* SET PROBLEM 1: Name every section that the expected Markdown report must include, according to the privacy-policy test plan below.
* SET PROBLEM 2: In the privacy-policy test plan below, how are sourced documents anonymized?
* SET PROBLEM 3: Extend the privacy-policy test plan below, starting right after its final line.

* EXTRACT TO READ:
At least 1 ambiguous-quality policy (sparse provisions; vague data-handling language; missing key sections) — to surface red flags.
At least 1 policy with notable data-handling features (AI-training rights, broad data-sharing, third-party advertiser ecosystem, cross-border data transfers without specified mechanism).
At least 1 policy with consumer-app focus (vs. enterprise focus) — different concerns surface.
At least 1 policy with regulated-industry context (financial services, healthcare, education) — additional regulatory lenses apply.

Documents can be sourced from the vendor's public website (privacy policies are typically published) and "anonymized" simply by replacing the vendor's name with a placeholder; the substantive content is what is being tested.

Test scenarios

Scenario 1: High-quality, market-standard privacy policy (baseline)

Inputs: A comprehensive SaaS-vendor privacy policy.

Expected output structure:

Markdown report with sections: "Bottom line" (summary recommendation: engage / escalate / decline), "Summary of practices" (factual summary of what the policy says), "Red flags / concerns" (issues warranting attention), "Open questions for the vendor" (gaps in the policy that require follow-up), "What this skill does not do".

Expected calibration:

0 critical red flags (this is a market-standard policy).
0–2 material red flags (often: international transfer mechanisms not explicit; sub-processor list not published).
2–6 minor observations (typically: cookie consent mechanism, retention period clarity, data-subject-rights mechanism specifics).
"Bottom line" leads with "engage with standard contractual safeguards" or similar.

Edge cases to verify:

Skill summarizes practices factually without inventing claims the policy does not make.
Skill differentiates clear practices from ambiguous-language practices.

Pass criteria:

Structural pass: All required sections present.
Calibration pass: Reviewing attorney confirms baseline calibration is correct (not over-flagging market-standard).

Scenario 2: Ambiguous / sparse privacy policy

Inputs: A privacy policy with vague language, missing sections, or unclear data-handling commitments.

Expected output structure: Same structure with greater emphasis on "Open questions for the vendor."

Expected calibration:

1–3 critical red flags if substantively missing key elements (no data-handling commitment, no breach notification, no data-subject rights).
2–5 material red flags on ambiguous-but-present provisions.
3–8 minor observations.
"Open questions for the vendor" is substantive — listing the specific questions that need answering before engagement.

Edge cases to verify:

Skill flags absences (missing sections) as findings, not as silent omissions.
Skill differentiates "policy says nothing about X" from "policy says X without specificity."

Pass criteria: As above with ambiguity-aware verification.

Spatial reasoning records

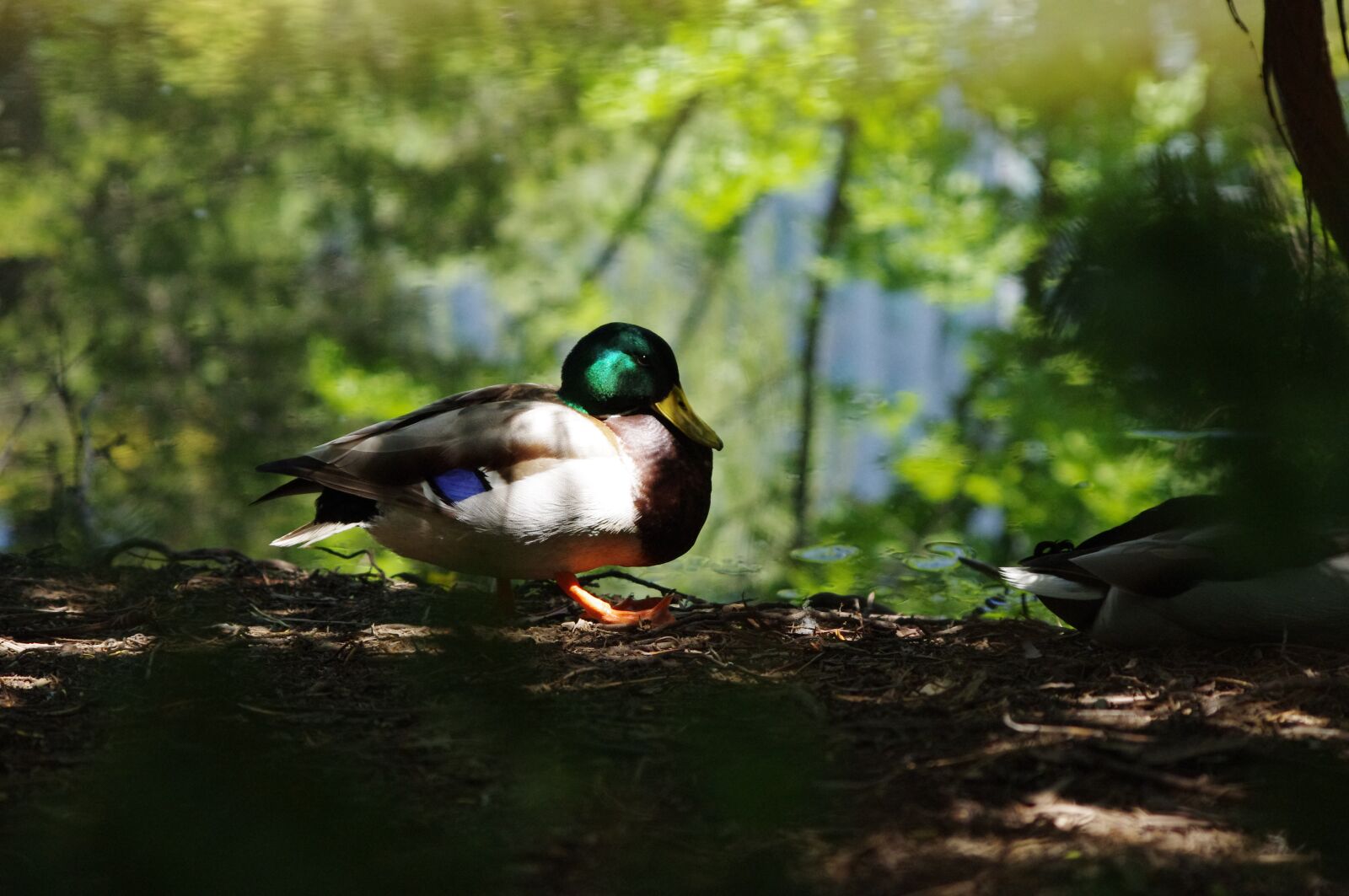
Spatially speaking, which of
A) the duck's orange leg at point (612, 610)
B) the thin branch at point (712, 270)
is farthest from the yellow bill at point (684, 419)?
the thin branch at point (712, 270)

---

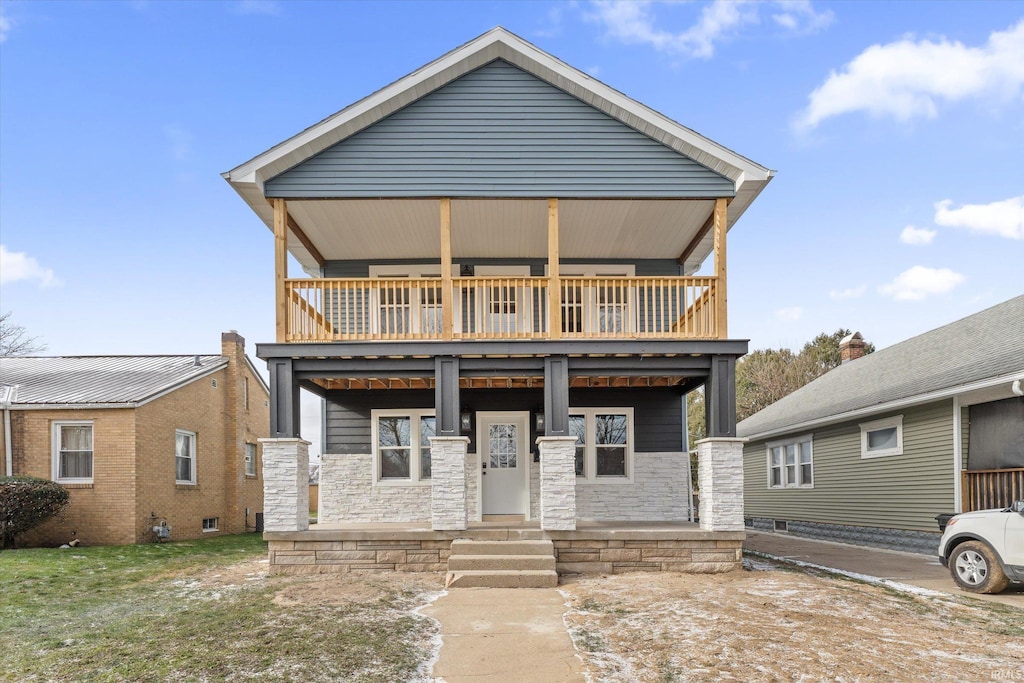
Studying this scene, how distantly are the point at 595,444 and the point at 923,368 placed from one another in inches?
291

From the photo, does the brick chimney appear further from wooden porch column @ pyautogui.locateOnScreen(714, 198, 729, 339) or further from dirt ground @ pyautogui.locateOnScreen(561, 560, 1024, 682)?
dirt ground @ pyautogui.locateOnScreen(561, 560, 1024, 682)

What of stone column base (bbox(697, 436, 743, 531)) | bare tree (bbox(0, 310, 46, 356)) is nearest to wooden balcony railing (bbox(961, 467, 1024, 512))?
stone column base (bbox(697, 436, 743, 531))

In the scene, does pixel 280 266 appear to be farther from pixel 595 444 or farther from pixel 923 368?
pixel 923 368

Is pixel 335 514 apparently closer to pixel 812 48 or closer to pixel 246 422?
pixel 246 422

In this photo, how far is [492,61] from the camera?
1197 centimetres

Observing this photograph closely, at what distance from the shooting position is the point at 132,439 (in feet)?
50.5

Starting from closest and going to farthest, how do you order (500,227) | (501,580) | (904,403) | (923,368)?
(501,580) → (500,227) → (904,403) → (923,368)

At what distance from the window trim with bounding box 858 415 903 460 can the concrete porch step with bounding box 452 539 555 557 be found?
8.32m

* EXPECTED OUTPUT 1: "Bottom line"; "Summary of practices"; "Red flags / concerns"; "Open questions for the vendor"; "What this skill does not do"

* EXPECTED OUTPUT 2: The vendor's name is replaced with a placeholder.

* EXPECTED OUTPUT 3:
Scenario 3: Policy with notable data-handling features

Inputs: A privacy policy with notable features: AI-training-on-customer-data, broad data-sharing with affiliates / advertisers, cross-border transfers without specified mechanism.

Expected output structure: Same structure with explicit findings on the notable features.

Expected calibration:

AI-training rights without clear opt-out: critical red flag.
Broad data-sharing with advertisers if user data is implicated: critical or material depending on scope.
Cross-border transfers without specified mechanism: material red flag (specific to cross-border-data-flow contexts).
"Bottom line" reflects the notable-features posture.

Edge cases to verify:

Skill identifies AI-training-on-customer-data provisions specifically and addresses them at appropriate severity.
Skill addresses ad-tech / data-broker ecosystem if implicated.

Pass criteria: As above with notable-features verification.

Scenario 4: Consumer-app privacy policy

Inputs: A consumer-facing app's privacy policy (B2C rather than B2B).

Expected output structure: Same structure but with B2C-specific concerns: COPPA if minors are implicated, geolocation, advertising, in-app behavior tracking.

Expected calibration:

Findings address consumer-app-specific concerns appropriately.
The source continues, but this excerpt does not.